Threat of Hospital Raids Is Pushing Haitian Mothers to Give Birth in Unsafe Conditions
Key Takeaways
- It has been reported that Dominican immigration agents have started detaining migrants at hospitals, prompting fear among Haitian women seeking maternity care.
- Many pregnant Haitian migrants and women of Haitian descent are avoiding hospitals and giving birth in unsanitary, unsupervised settings, raising maternal and neonatal health risks.
- Humanitarian groups warn this practice undermines the right to health and could violate international protections; advocates are calling for hospitals to be safe spaces.
- For migrants, the immediate risks are medical complications and possible separation or detention; the practical response is to seek help from community organizations, international agencies, and legal aid.
Detentions at hospitals and the new climate of fear
It has been reported that Dominican immigration authorities have conducted operations at hospitals to identify and detain undocumented migrants, including at facilities that treat pregnant women. Allegedly, checkpoints and patrols near maternity wards, and occasional entries into hospital premises by agents, have been enough to deter Haitian women from seeking institutional prenatal care or supervised deliveries. Health workers and local advocates say the result is a surge in home births in squalid or improvised settings — often without trained attendants, sterile equipment, or emergency backup.
Human impact: risk to mothers and newborns
Giving birth outside of clinical settings increases the risk of hemorrhage, obstructed labor, infection and newborn complications that require immediate medical intervention. For migrants that lack documentation or fear detention, delays in seeking care can be life‑threatening; families report using taxis to cross borders or delivering in abandoned buildings to avoid detection. Medical staff and aid organizations say these choices are driven less by ignorance than by a rational fear that a trip to a hospital could end in arrest, separation from family, or deportation.
Legal and policy context
Hospitals are generally regarded by humanitarian organizations as protected spaces where care should be provided without immigration enforcement, and international human‑rights groups argue that pursuing migrants in medical settings can violate the right to health and other protections. It has been reported that Dominican officials defend enforcement as part of immigration control. The situation recalls broader, longstanding tensions in the Dominican Republic over migration and documentation for people of Haitian origin; many affected are undocumented or have insecure legal status, reducing their access to public services and legal remedies.
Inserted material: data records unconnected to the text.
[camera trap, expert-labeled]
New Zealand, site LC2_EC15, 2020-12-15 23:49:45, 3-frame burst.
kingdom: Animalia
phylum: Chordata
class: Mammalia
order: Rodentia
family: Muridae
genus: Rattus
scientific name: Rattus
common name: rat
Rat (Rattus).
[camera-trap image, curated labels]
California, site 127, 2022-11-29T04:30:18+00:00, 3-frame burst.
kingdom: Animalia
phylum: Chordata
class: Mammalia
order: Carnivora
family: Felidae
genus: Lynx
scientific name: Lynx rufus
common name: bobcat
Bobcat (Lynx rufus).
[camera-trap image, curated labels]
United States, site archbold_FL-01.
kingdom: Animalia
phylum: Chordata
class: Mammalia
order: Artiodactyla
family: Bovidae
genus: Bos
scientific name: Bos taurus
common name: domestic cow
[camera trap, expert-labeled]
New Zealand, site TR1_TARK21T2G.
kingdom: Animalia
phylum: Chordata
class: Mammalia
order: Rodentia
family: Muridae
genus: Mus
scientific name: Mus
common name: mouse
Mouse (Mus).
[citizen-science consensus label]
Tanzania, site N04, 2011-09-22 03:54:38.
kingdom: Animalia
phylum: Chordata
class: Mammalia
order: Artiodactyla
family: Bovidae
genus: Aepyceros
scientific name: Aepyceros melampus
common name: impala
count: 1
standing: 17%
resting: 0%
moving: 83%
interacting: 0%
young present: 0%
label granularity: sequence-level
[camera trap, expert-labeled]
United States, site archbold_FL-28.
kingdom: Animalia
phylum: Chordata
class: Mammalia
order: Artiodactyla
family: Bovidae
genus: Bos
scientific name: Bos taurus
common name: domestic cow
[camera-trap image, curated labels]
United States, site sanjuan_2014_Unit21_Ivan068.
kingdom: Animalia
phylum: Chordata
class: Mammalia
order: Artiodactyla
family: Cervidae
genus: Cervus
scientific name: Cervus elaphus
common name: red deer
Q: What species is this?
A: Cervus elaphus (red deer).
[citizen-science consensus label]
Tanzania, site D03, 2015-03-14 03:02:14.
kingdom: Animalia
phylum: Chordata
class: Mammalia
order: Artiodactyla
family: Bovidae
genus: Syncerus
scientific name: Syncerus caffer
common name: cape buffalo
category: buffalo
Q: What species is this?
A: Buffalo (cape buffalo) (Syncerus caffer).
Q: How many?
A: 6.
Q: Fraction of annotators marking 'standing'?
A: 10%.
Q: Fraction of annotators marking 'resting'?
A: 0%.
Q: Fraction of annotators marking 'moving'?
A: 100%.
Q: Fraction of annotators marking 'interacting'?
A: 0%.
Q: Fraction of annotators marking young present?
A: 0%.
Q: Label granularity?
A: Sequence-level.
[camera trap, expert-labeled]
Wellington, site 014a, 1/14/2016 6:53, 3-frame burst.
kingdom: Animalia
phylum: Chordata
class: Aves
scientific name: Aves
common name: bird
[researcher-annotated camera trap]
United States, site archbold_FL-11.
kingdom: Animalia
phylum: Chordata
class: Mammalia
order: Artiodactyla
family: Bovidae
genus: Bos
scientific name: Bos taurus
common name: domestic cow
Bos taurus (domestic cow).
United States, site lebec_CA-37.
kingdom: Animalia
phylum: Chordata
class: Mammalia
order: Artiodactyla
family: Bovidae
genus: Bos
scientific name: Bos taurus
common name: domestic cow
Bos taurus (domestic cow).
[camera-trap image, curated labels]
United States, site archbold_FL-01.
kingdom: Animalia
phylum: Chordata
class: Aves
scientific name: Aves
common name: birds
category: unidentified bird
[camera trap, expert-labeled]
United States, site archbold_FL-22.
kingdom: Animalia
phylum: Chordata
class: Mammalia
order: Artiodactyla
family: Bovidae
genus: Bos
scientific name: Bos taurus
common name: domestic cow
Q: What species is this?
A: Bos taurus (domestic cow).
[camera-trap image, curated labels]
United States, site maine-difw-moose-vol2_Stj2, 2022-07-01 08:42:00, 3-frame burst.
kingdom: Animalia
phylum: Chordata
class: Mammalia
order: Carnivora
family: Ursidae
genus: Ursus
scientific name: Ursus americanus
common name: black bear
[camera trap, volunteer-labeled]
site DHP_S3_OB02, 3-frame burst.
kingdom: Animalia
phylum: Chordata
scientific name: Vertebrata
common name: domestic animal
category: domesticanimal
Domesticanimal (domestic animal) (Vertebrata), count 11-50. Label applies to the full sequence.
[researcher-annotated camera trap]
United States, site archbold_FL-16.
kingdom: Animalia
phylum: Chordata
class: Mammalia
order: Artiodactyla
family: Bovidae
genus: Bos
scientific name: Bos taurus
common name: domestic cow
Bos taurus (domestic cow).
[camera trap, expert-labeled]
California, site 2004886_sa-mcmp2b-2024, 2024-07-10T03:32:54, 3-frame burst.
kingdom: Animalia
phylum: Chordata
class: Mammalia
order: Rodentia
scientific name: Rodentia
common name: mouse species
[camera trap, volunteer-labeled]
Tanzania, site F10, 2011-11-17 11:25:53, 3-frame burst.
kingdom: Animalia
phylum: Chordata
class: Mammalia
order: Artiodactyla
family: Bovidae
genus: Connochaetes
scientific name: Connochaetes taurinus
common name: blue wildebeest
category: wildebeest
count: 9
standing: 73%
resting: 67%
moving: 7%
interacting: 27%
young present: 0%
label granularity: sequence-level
What this means for migrants now
If you are pregnant and worried about detention, try to connect with local NGOs, faith groups, or international agencies such as IOM (International Organization for Migration) or UNHCR (the U.N. refugee agency), which often work with health providers and can advise on safe pathways to care. Document incidents where possible, ask for legal aid from organizations that assist migrants, and seek community health workers or clinics that may offer low‑profile prenatal services. The immediate priority is safe delivery and postnatal care; longer term, advocates say policy clarification is needed so hospitals can resume functioning as safe spaces for everyone.